What is capital gain tax?
Capital gain tax is the tax that applies to capital gains. But since short- and long-term gains are taxed differently, things are a little more complicated than the definition may lead us to believe. In addition, taxation depends on the type of asset in the Indian context.
In India, for LTCGs made on selling equity, you will need to shell out 10% as tax for profits above ₹1,00,000. For all non-crypto assets other than equity shares, the tax rate applied to long-term gains is a flat 20%.
With STCG, securities-based gains (home, vehicle, machines, equity funds, etc.) are taxed at a flat 15% in India. For anything else, the gains need to be added to the income tax declaration.

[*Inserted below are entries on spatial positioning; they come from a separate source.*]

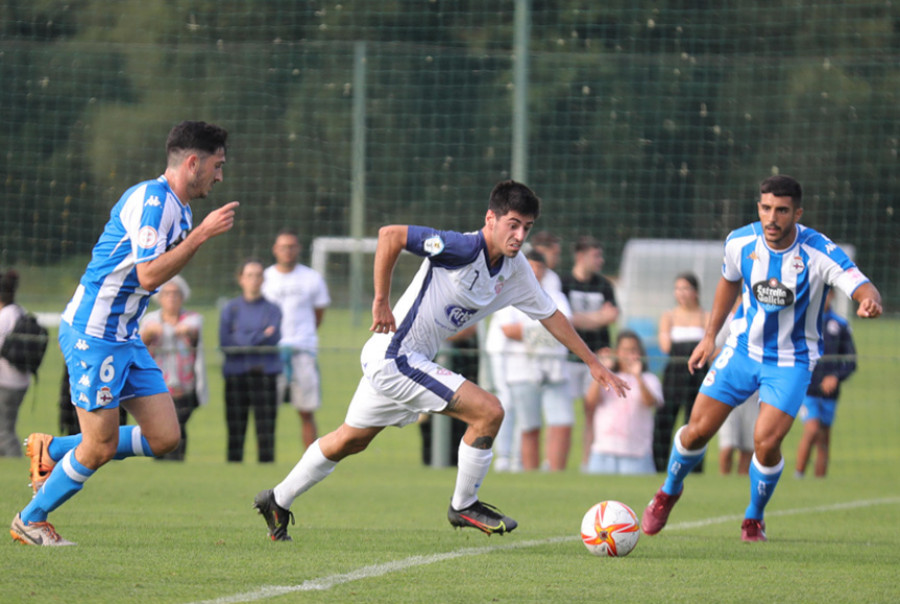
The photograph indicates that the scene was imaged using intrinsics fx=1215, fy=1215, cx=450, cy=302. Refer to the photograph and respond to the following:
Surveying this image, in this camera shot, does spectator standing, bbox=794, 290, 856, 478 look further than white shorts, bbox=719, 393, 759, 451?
Yes

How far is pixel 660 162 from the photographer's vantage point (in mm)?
14055

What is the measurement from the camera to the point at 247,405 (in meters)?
12.2

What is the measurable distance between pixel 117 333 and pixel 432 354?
64.0 inches

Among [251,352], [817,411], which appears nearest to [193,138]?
[251,352]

For crypto, though, LTCG and STCG are taxed at 30%, with the only exemption being the fee charged by the platform for transfers.
How to save capital gain tax
Be it LTCG or STCG, you can try and save taxes via the following strategies:
- Setting off all the capital losses. This is, however, not applicable to crypto-specific gains.
- Creating a Capital Gains Account Scheme (CGAS) account to benefit from the relevant scheme. The scheme offers discounts on tax to those who reinvest their capital gains within a specified time period.
- Adjusting property-specific gains for inflation. This can be done using the capital gain index chart mentioned above and remember to deduct all relevant overheads.
- Investing in tax-deferred plans, especially for retirement.
- Looking at long-term investment opportunities.
- Buying capital gain bonds. In the subsection below, you can learn how to do this.
- Buying capital gain bonds online
- While the strategies mentioned above can help you save tax, there is a more specific way to reduce capital gain tax on property.
- Purchasing capital gain bonds. Doing so further helps reduce your tax obligations under Section 54EC. These bonds help you with tax exemption, provided you invest in them in less than six months after you get gains.
You can purchase bonds of this kind from authorized brokers, or you can simply find them online. If you decide to take the online route, look for Indian Railway Finance Corporation (IRFC), Power Finance Corporation (PFC), and Rural Electrification Corporation (REC) bonds. Of course, you will need to fill out a few online application forms for them.
How to avoid capital gains tax
There is no way to avoid capital gains tax entirely if you fall within the taxable bracket. However, it is possible to save on taxes, and that is something you must have learned about in the section above. To sum it up, in India, long-term capital gains arising from equities can only be taxed after they cross ₹1 lakh. So if your equity-based gains are under this limit, you are exempted from paying taxes here.
That said, it is better to try not to build a portfolio around trying to avoid taxation.
Capital gains are all about selling an investment when the value of the asset appreciates. Therefore, if you are an investor, it is important to understand the concept of capital gains and the relevant tax obligations well.
Once you do, it becomes easier to pick investment instruments and time frames that will help you maximize your gains. Remember, doing your own research is the key to planning your investments.
How Do Mutual Funds Account for Capital Gains?
Mutual funds handle capital gains by pooling profits from selling investments. They distribute gains to investors in dividends or reinvest to grow fund value.
What Is a Net Capital Gain?
A net capital gain is the profit earned from selling investments, minus any losses. It’s what’s left after subtracting losses from gains, showing overall investment performance.
Are all investments subject to capital gains tax?
Most investments are subject to capital gains tax when sold at a profit. However, tax rules vary based on factors like holding duration and account type.
What is the difference between short-term and long-term capital gains?
Short-term capital gains arise from selling investments held for a year or less, while long-term gains come from holding investments for over a year. Tax rates differ for each.
Is capital gains tax applicable to cryptocurrency trading?
Yes, capital gains tax usually applies to cryptocurrency trading. Profits from selling cryptocurrencies are subject to taxation, similar to gains from other investments.